Material for this exercise:
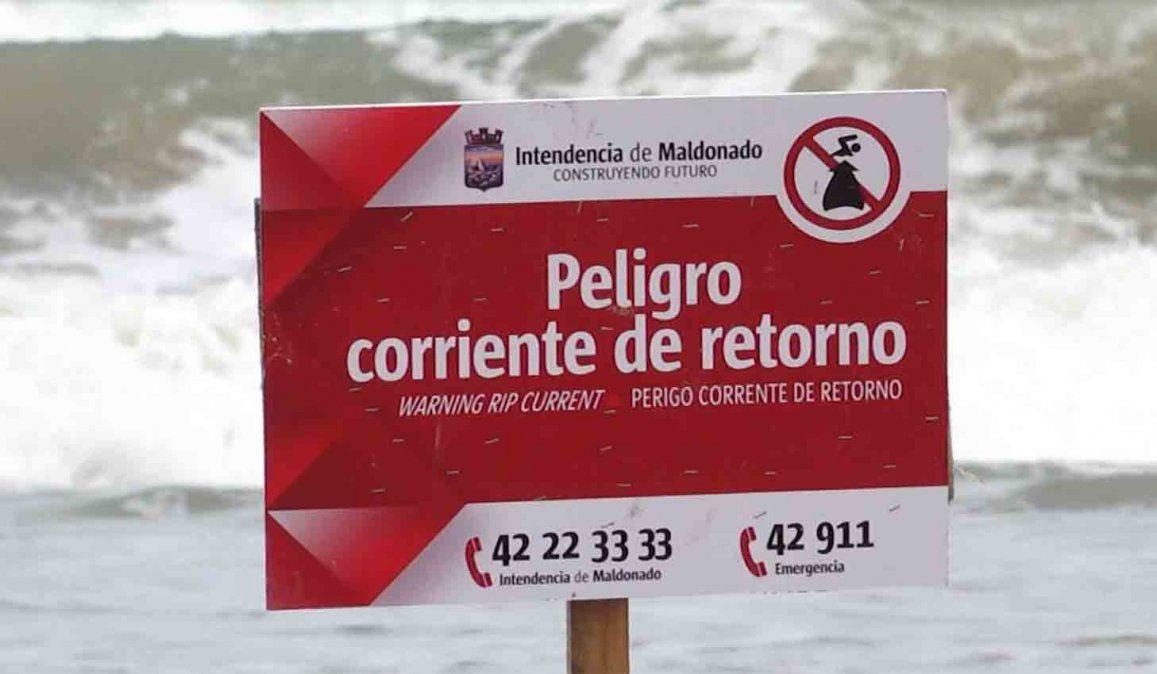 Un hombre falleció de un paro mientras surfaba en Punta del Este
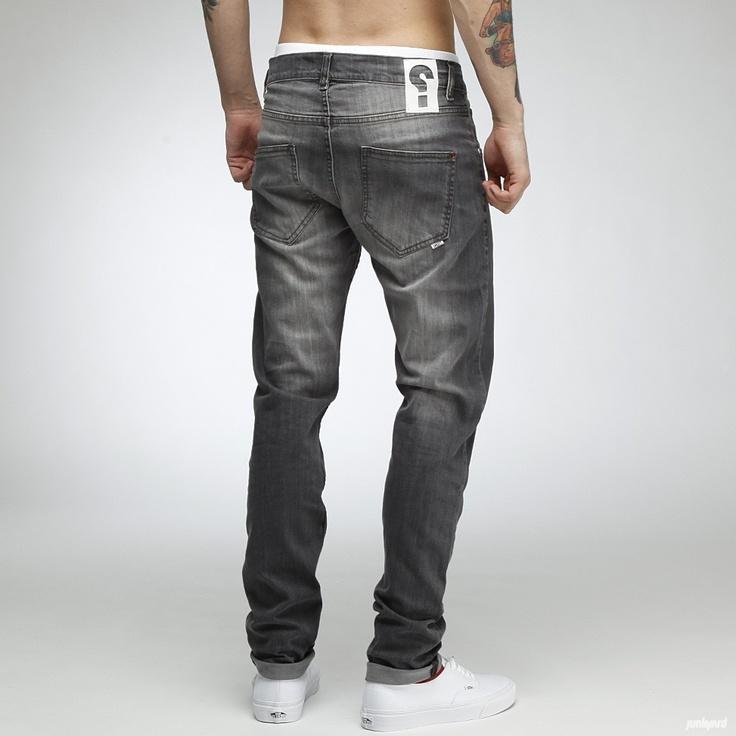 Jeans från Sweet Skateboards i stretchande   denim för skönare passform.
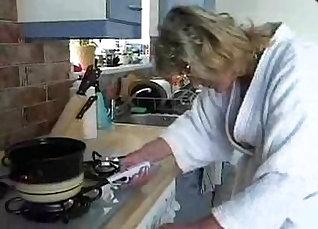 Amateur Hooker In Kitchen Getting Destroys Cece Foxxx |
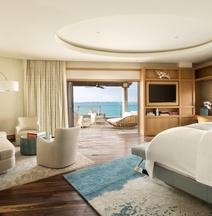 3br- Rez de Chaussée- Piscine et vue sur L'océan- Private Residence 104 au Ritz-carlton- Grand Cayman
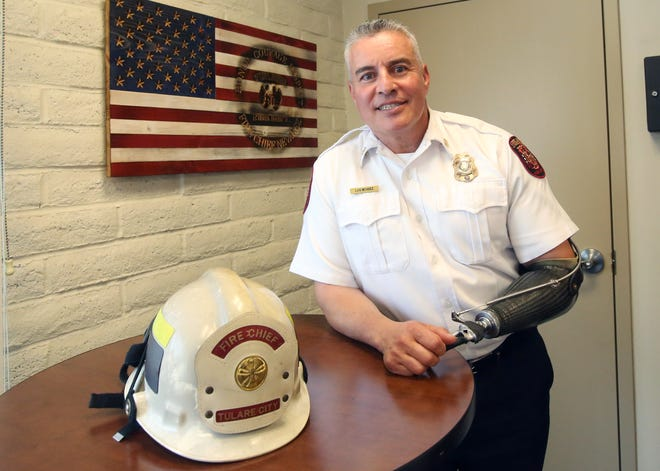 Luis Nevarez retires after 32 years with the Tulare Fire Department. Nevarez served as chief of the squad since 2018.
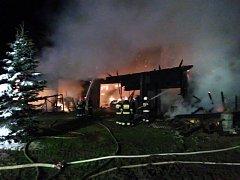 Polská Lasówka a požár stodoly u rodinného domu.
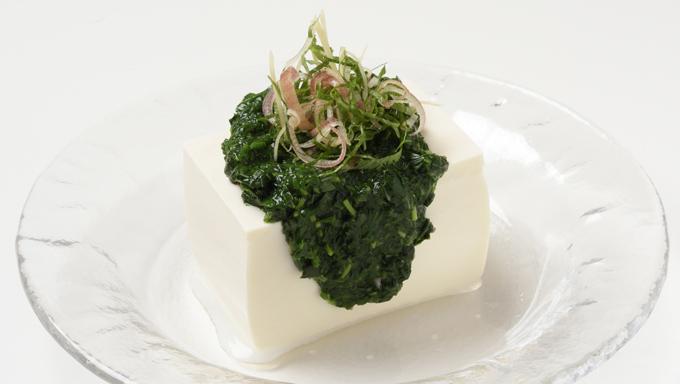 基本の薬味野菜ミックスに、のどごしが良い野菜を加えて食感を生かしたレシピと、調味料と油を加えて風味をアレンジしたレシピをご紹介します。 ●モロヘイヤをプラスした「のど越しツルっと冷奴」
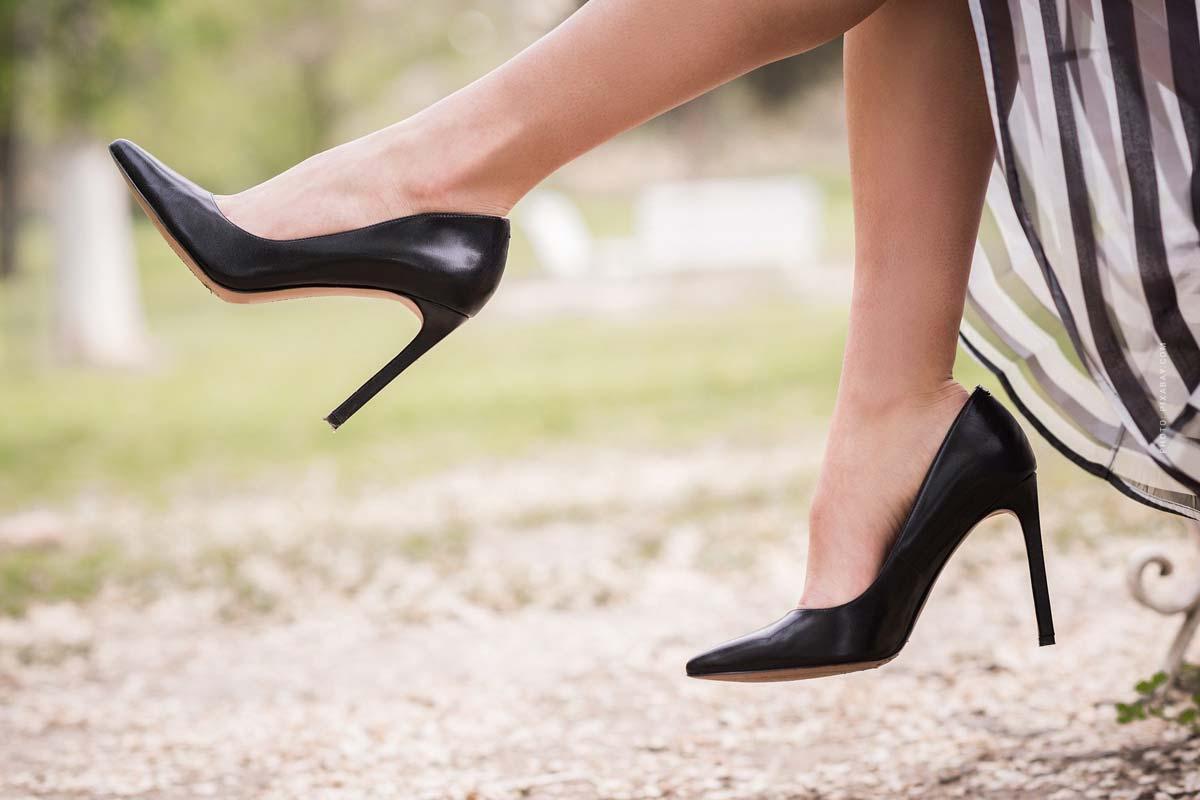 Schmale Füße: Mit diesen Schuhtipps läufst Du besser - inkl. Schuhweitentabelle!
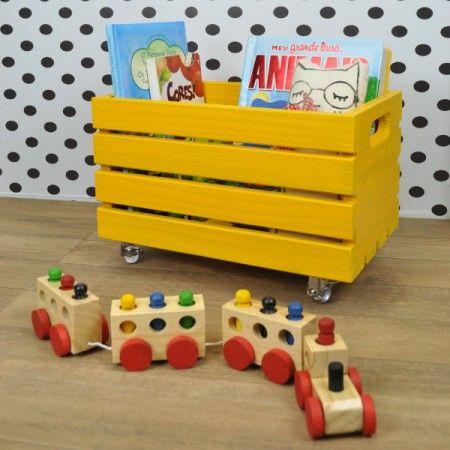 Caixote P Amarelo com Rodinhas é tudo de bom para organizar discos, brinquedos, livros, etc. As Rodinhas de Silicone trazem mais funcionalidade na sua decoração e organização! =) Venha dar uma espiadinha na nossa Loja Tadah Design! <3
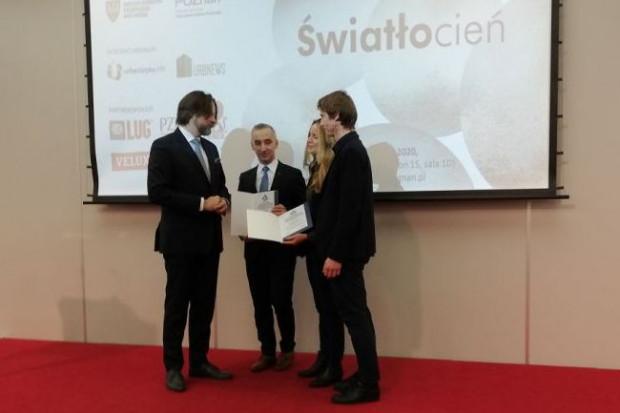 Nagrodę przyznano Koninowi za zagospodarowanie otoczenia Konińskiego Słupa Drogowego (fot. mat. UM Konin)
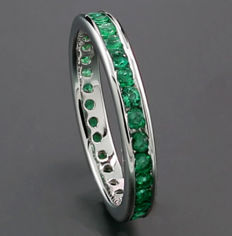 Emerald ring in 750 white gold *no reserve price* - ring size: 56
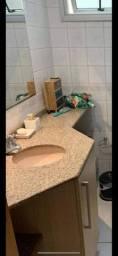 Bancada em mármore de banheiro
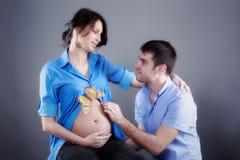 Portrait der jungen Paare während das Kind Stockbilder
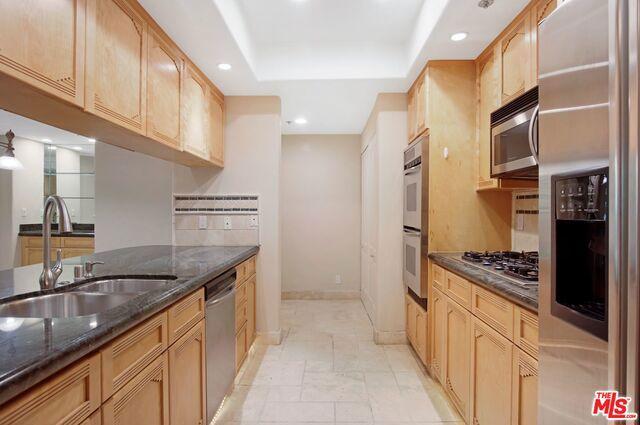 575 S Barrington Avenue
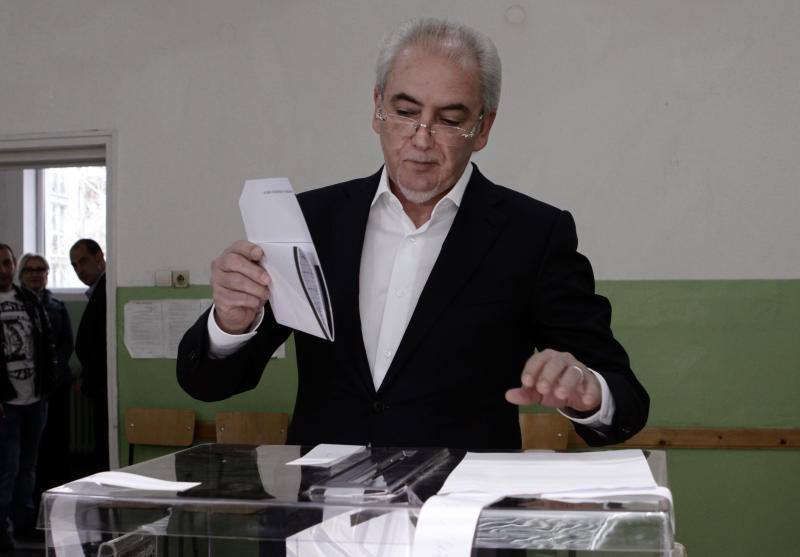 Lyutvi Mestan, leader of the DOST party, casts his ballot in Sofia, Bulgaria on Sunday, March 26, 2017. Bulgarians are heading to the polls for the third time in four years in a snap vote that could tilt the European Union's poorest member country closer to Russia as surveys put the GERB party neck-and-neck with the Socialist Party. (AP Photo/Valentina Petrova)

Your objective: When you reach the line that has "Jeans från Sweet" in the data above, start repeating lines exactly, and stop after the line that has "3br- Rez de"; pictures stay out.

Final answer:
 Jeans från Sweet Skateboards i stretchande   denim för skönare passform.
 Amateur Hooker In Kitchen Getting Destroys Cece Foxxx |
 3br- Rez de Chaussée- Piscine et vue sur L'océan- Private Residence 104 au Ritz-carlton- Grand Cayman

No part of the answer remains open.